PAGE TEXT -
=== Begin Enclosure ===

Working late one night in 1983, Chuck Hull (EngrPhys’61) thought he’d made a breakthrough. The engineer phoned his wife, Anntionette, at their California home and asked her to drive to his lab to look at a small plastic cup. 

“She said something to the effect of ‘no way,’” he says, chuckling. 

But a breakthrough it was: The humble cup was the first object ever created via stereolithography — better known today as 3D printing. Hull had fashioned a three-dimensional shape by layering two-dimensional “slices” of a liquid, acrylic-based material hardened by ultraviolet light. 

The discovery would become the foundation of a technology that’s now ubiquitous, from breadbox-sized printers used by hobbyists to refrigerator- sized printers used in healthcare, manufacturing and aerospace design. (Above: a 3D-printed model kidney.) 

After graduating from CU, Hull took a job with a DuPont subsidiary developing analytical tools for chemists, then moved to a smaller firm that applied thin resin coatings to tabletop surfaces. The coatings cured instantly when exposed to ultraviolet light, which got him thinking about how the technology might be used to make 3D objects. 

Hull convinced his boss to let him use a small lab on nights and weekends for experimenting on his own time. After more than a year of tinkering with liquid plastics, his labor paid off. 

Hull secured a patent for stereolithography in 1986 and soon founded a company, 3D Systems. Initially, he saw the technology primarily as a way of prototyping objects, such as automotive parts, more efficiently. Over time, the business expanded into custom medical devices and a wide range of consumer products. 

Now 76 and a member of the National Inventors Hall of Fame, Hull is still involved in the day-to-day operations of 3D Systems, which opened a 70,000-square foot healthcare tech facility in Littleton, Colo., earlier this year. The company recently helped surgeons reconstruct the facial bones of a young man injured by a landmine in Zimbabwe — a reminder of how far technology can come in three decades and the good it can do.

=== End Enclosure ===

MATERIAL SHOWN -

=== Begin Enclosure ===

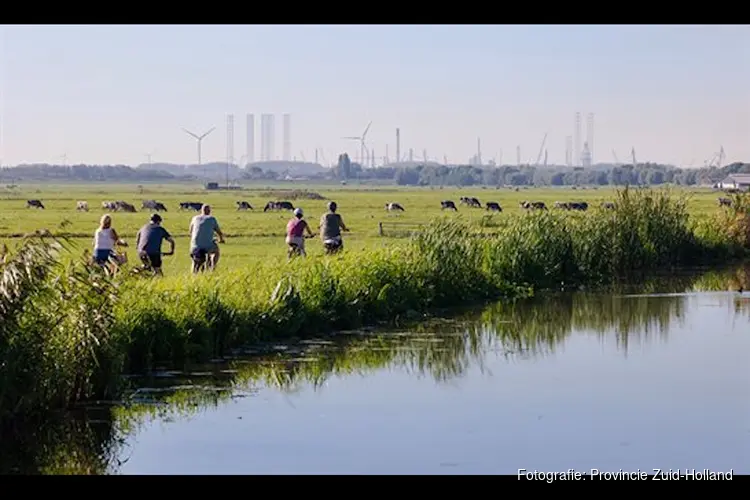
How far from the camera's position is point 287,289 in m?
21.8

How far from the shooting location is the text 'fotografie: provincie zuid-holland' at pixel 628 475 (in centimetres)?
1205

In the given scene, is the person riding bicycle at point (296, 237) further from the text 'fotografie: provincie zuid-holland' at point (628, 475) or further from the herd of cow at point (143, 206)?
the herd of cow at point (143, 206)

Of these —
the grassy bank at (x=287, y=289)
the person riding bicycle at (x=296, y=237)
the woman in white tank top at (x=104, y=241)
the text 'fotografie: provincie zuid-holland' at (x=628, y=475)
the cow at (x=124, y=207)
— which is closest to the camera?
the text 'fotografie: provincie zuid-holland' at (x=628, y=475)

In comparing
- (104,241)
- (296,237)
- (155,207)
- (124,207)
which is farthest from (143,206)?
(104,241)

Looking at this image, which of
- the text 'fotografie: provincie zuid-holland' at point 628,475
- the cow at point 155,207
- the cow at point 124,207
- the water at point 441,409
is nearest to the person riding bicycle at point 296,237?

=== End Enclosure ===

THE PROBLEM - Write out the passage on Chuck Hull and 3D printing word for word, starting at the words "Working late one" and stopping after "he says, chuckling.".

EXERCISE ANSWER -
Working late one night in 1983, Chuck Hull (EngrPhys’61) thought he’d made a breakthrough. The engineer phoned his wife, Anntionette, at their California home and asked her to drive to his lab to look at a small plastic cup. 

“She said something to the effect of ‘no way,’” he says, chuckling.